Given a compact, self-adjoint operator $T$ on a Hilbert space $H$, then there is the Spectral Theorem which says that $T=\sum_i \lambda_i P_i$ where the sum is over the number of eigenvalues of $T$, which are countable and $P_i$ are finite-rank operators.
Now, an almost immediate corollary is that there exist $\{\mu_n\} \subset \mathbb{R}, \{e_n\}$ orthonormal base for $N$(ker$T$) (the orthogonal space of the ker) such that for every $h\in H$, $Th= \sum_n \mu_n (h,e_n)e_n$.
Now, my question is: these two representations of $T$ are unique under change of orthonormal basis? The first one actuallu doesn't require the choice of a basis so I think that it is unique, but the second one?
Also is there a relationship between the second representation of $T$ and its eigenvalues? I.e. can one recover the eigenvalues from that given representation?
Best Answer
I don't know what "unique under change of orthonormal basis" means but here is what we can say about uniqueness. If $T$ is a compact self-adjoint operator, then there exists a unique set of pairs $\{(\lambda_i,P_i)\}_{i}$ such that each $\lambda_i$ is a nonzero scalar, the $\lambda_i$ are all distinct, each $P_i$ is a nonzero projection operator, the $P_i$ are pairwise orthogonal, and $$T=\sum_i \lambda_iP_i.$$ Moreover, the $\lambda_i$ are exactly the nonzero eigenvalues of $T$, $P_i$ is the projection onto the eigenspace of $T$ with eigenvalue $\lambda_i$, and each $P_i$ has finite rank.

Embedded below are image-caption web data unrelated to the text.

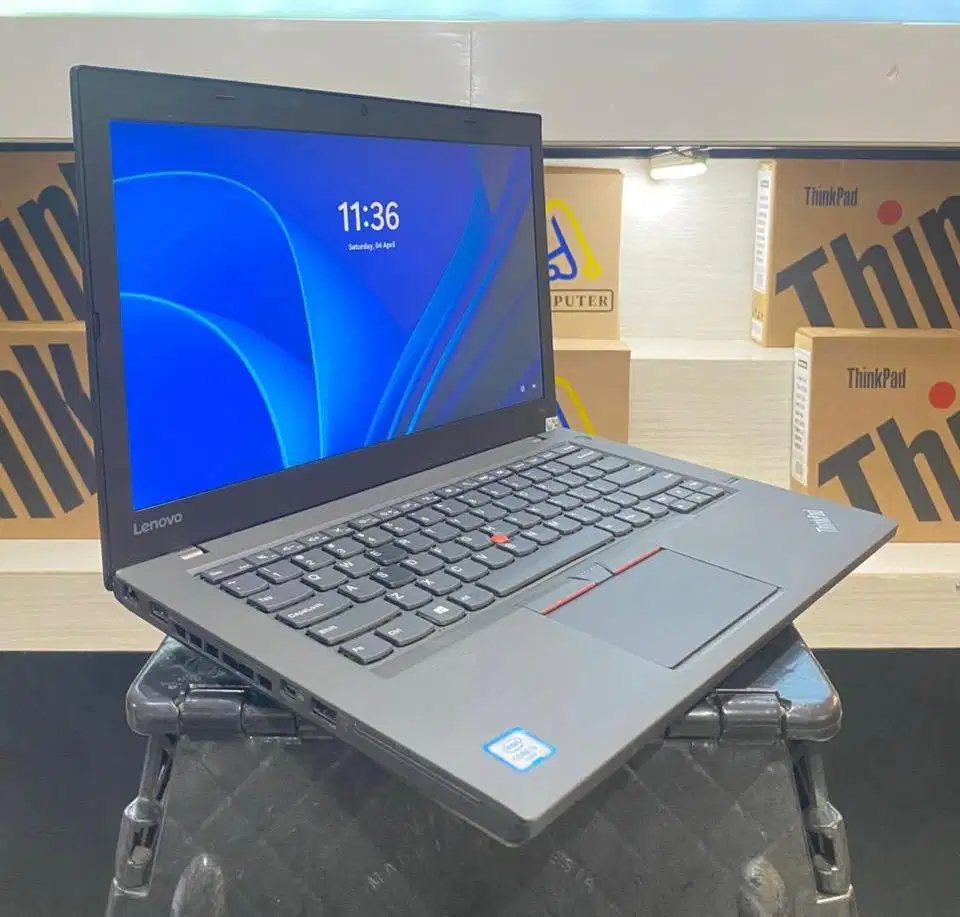 Laptop 3jtan Lenovo T460 - Intel core i5 gen 6 /8gb ssd 256gb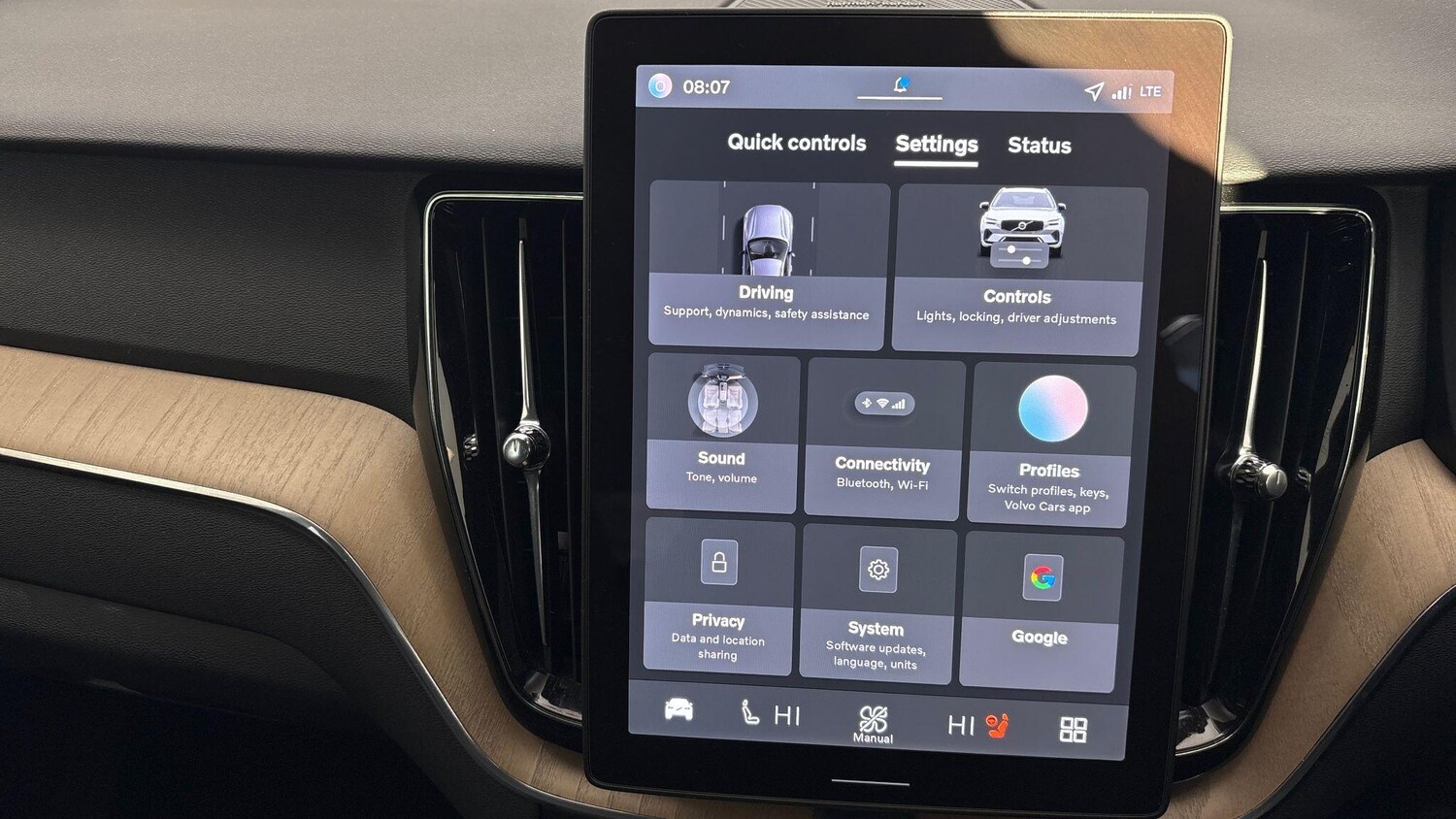 Used Volvo XC60 2025 for sale - 77710534: Photo 68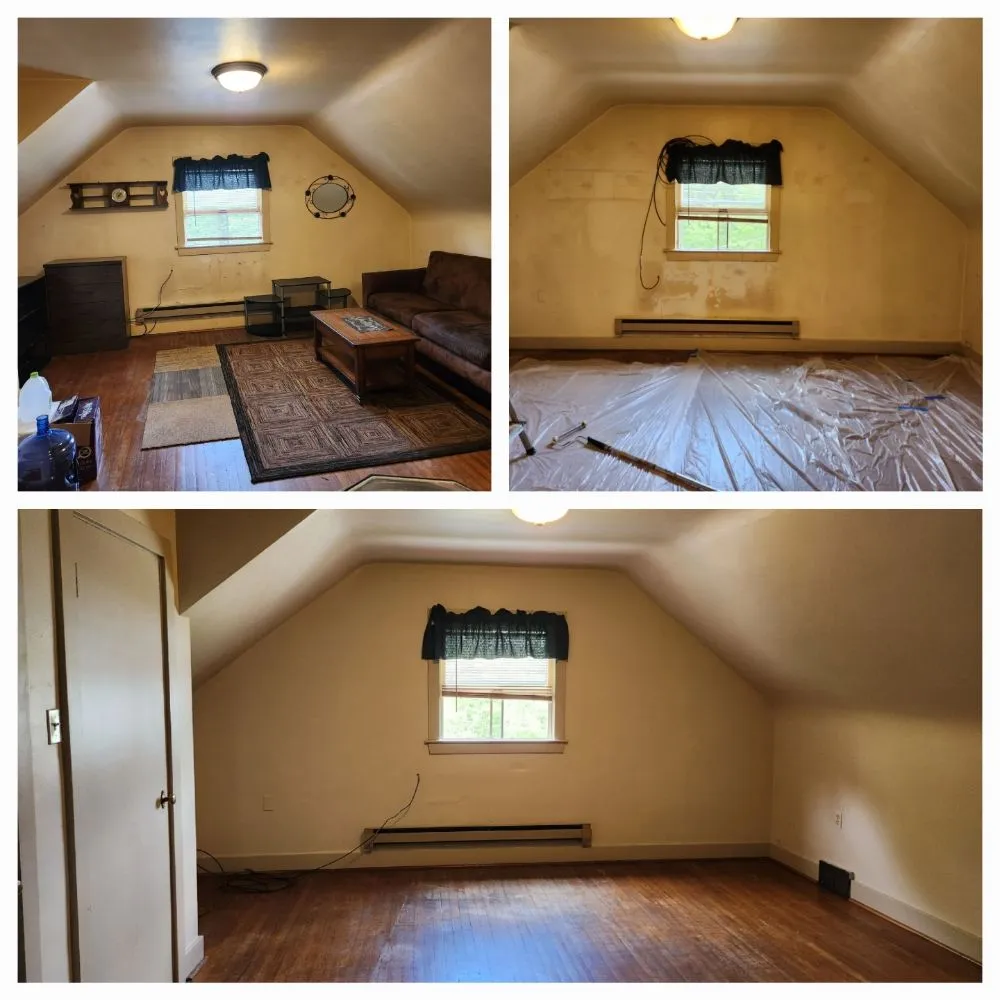 Slide of TCW CONTRACTING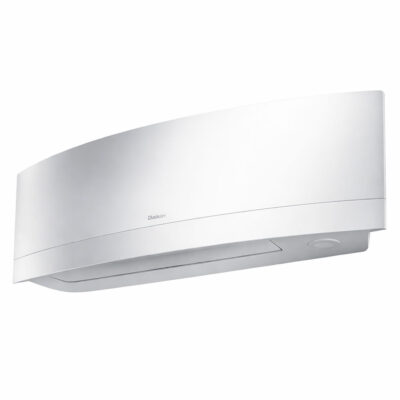 Climatizzatore Daikin Emura 9000 BTU Completo – Unità Interna + Esterna Outlet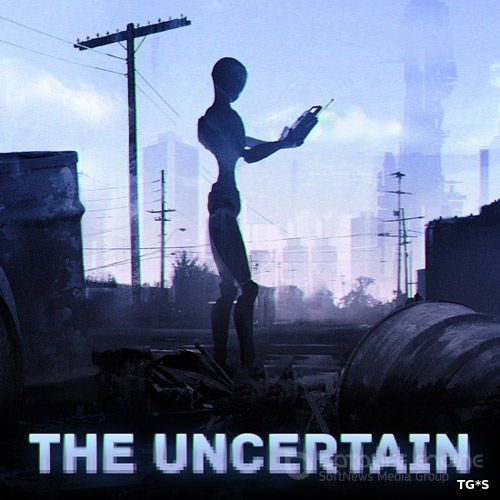 The Uncertain: Episode 1 [v 1.0.7] (2016) PC | Лицензия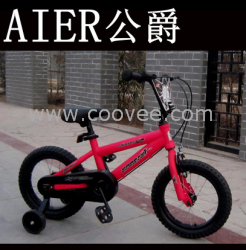 武汉儿童自行车 好孩子骑自行车 12 1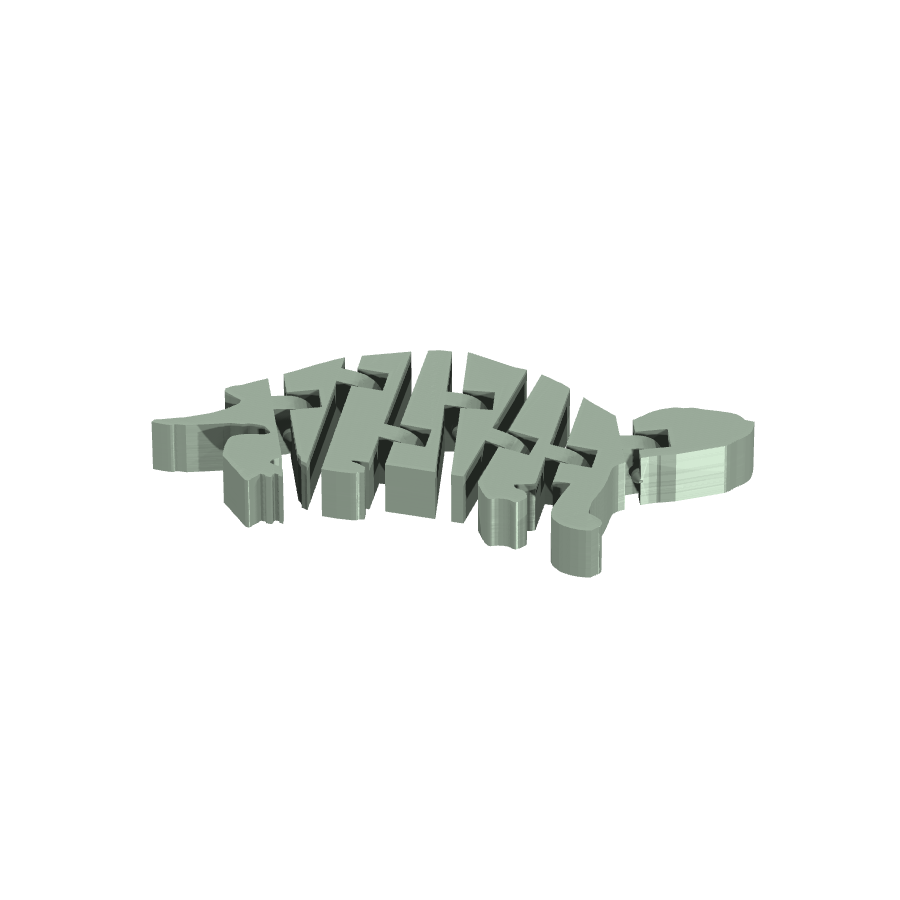 bild nr 1 på produkten: Flexi sköldpadda, med rörliga leder, inspirerad av den klassiska tecknade serien om sköldpaddor, perfekt för samling eller dekoration i hemmet eller på kontoret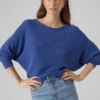 Maglione di maglieria Vmnewlexsun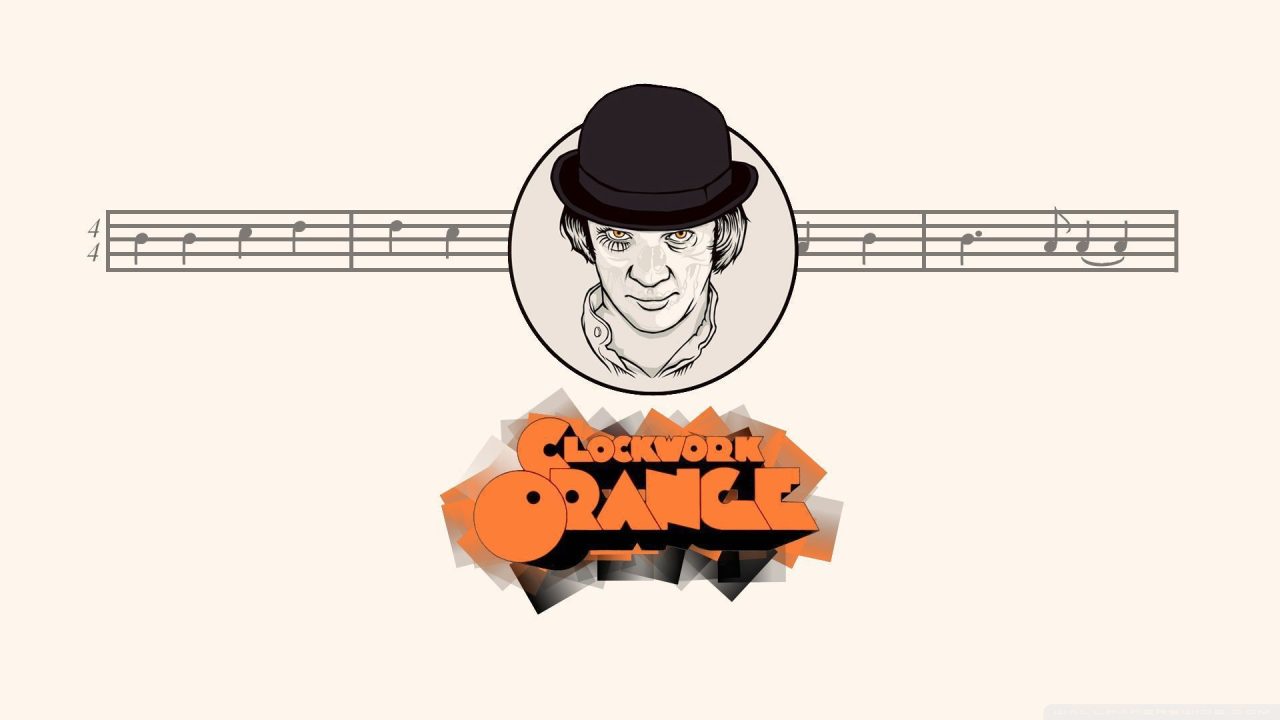 A Clockwork Orange Windows Wallpapers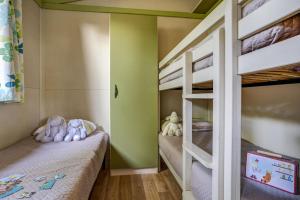 B&B / Chambres d'hotes Perula di Machja : photos des chambres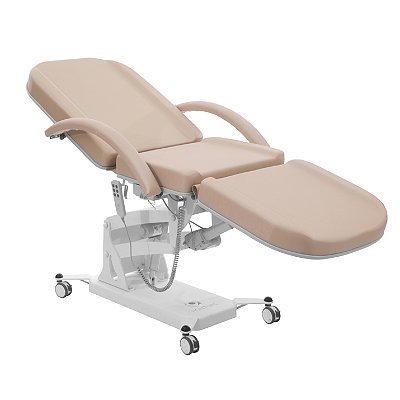 Maca Elétrica para Estética - New Tech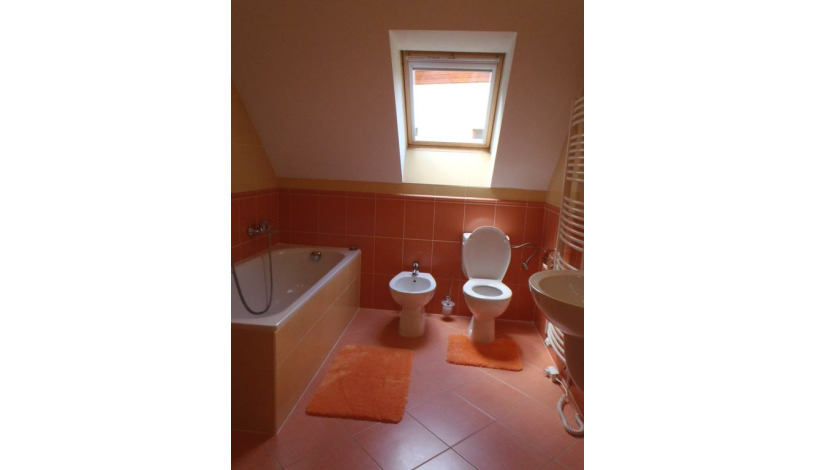 Hotel Bažant Karlovy Vary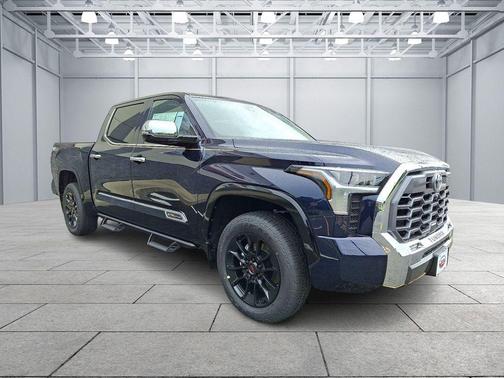 2025 Toyota Tundra 1794 Edition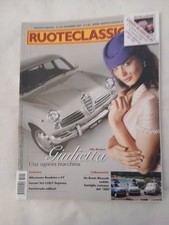 Ruoteclassiche  n.227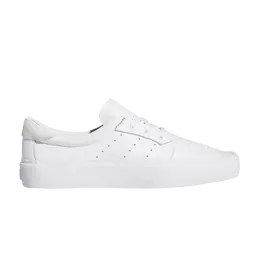 Adidas Кроссовки Coronado 'Triple White', белый eg8348 | triple white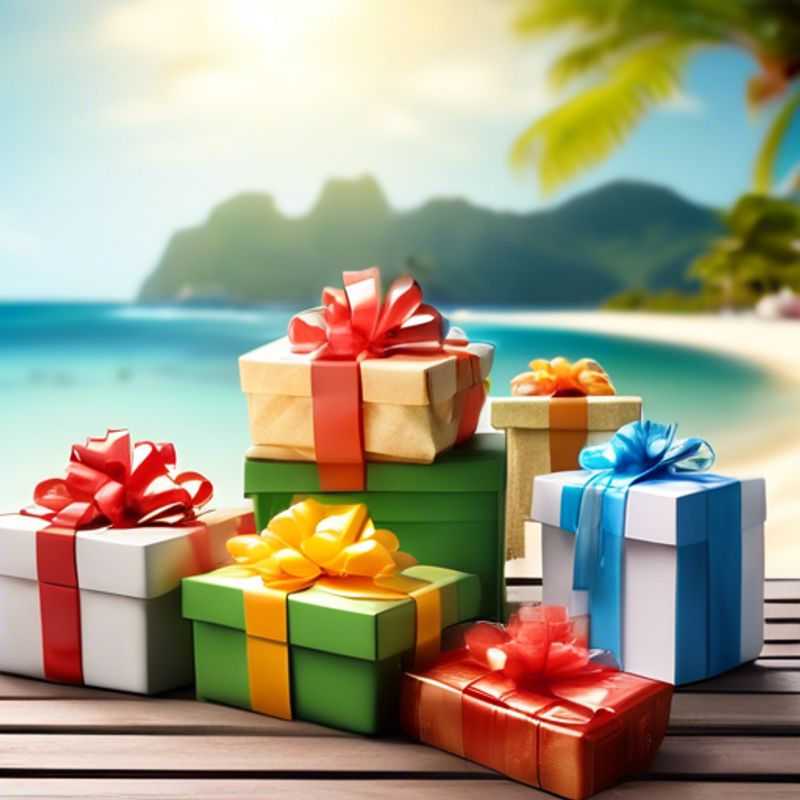 Score Amazing Gifts on a Budget&#58; Dollar Stores&#44; Thrift Shops &#38; Discount Retailers
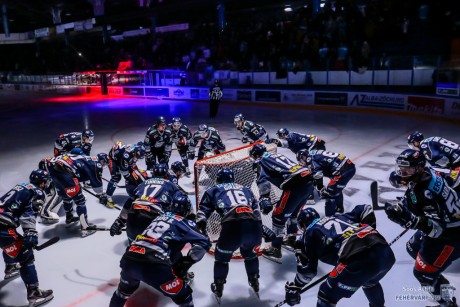 Mondd el a véleményed! – szurkolói kérdőívet adott ki a Hydro Fehérvár AV19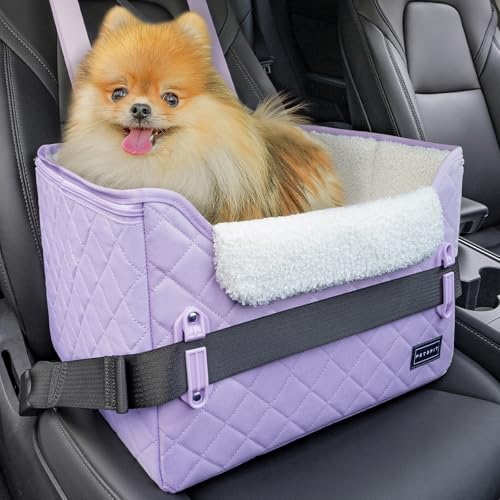 PETSFIT Dog Car Seat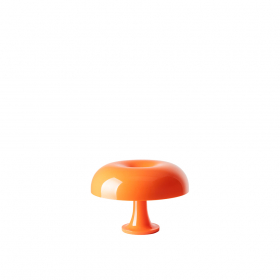 Nessino Bordslampa Orange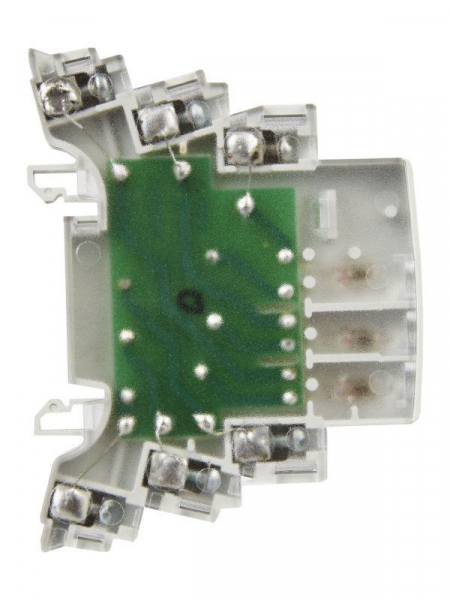 MIF10-400 Индикатор световой фаз KARAT IEK 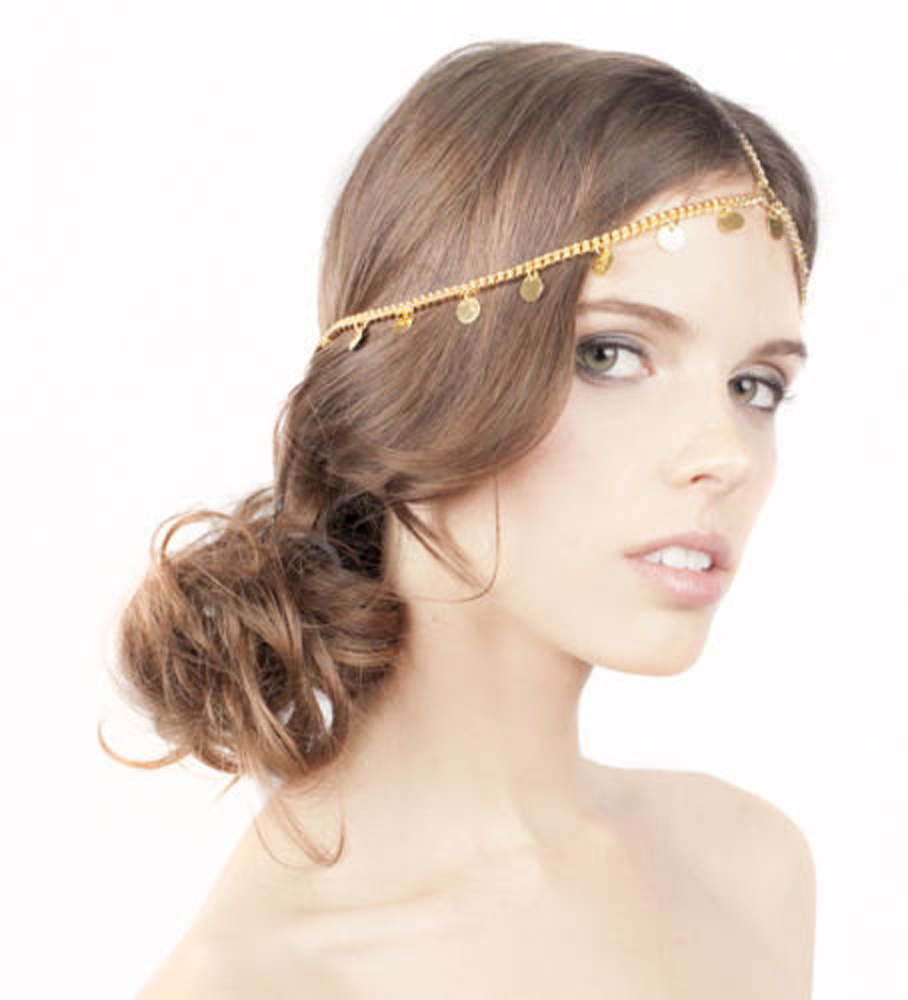 Boho étnico testa cabeça cadei - Indian Wedding Supply avaliação e preço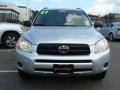 Classic Silver Metallic - RAV4 4WD Photo No. 2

For the second representation $$Th=\sum_n \mu_n (h,e_n)e_n,$$ the only uniqueness statement we can say is that coefficients $\mu_n$ are uniquely determined (up to permutation) by $T$. Indeed, these coefficients $\mu_n$ are none other than the eigenvalues of $T$, listed with multiplicity. This formula should not look mysterious at all: if we were in a finite-dimensional space and $\{e_n\}$ was the standard (finite) basis, this would literally just be saying that $T$ is the diagonal matrix with the $\mu_n$ as the diagonal entries. So this formula is saying that there exists an orthonormal basis in which $T$ is a diagonal matrix. As usual for diagonal matrices, the diagonal entries are just the eigenvalues (with multiplicity). The orthonormal basis $\{e_n\}$ with respect to which $T$ is diagonal is not unique, just as a diagonalizable matrix does not have a unique basis of eigenvectors.
To relate the two representations, note that if $e_{i_1},\dots,e_{i_k}$ is an orthonormal basis for the eigenspace of $T$ with eigenvalue $\lambda_i$, then the projection $P_i$ onto that eigenspace is just $$P_ih=\sum_{j=1}^k (h,e_{i_j})e_{i_j}.$$ The second representation is obtained from the first representation by just picking an orthonormal basis for each eigenspace in this way and then using this formula for $P_i$. The non-uniqueness of the second representation comes from the fact that there are many different orthonormal bases for each eigenspace.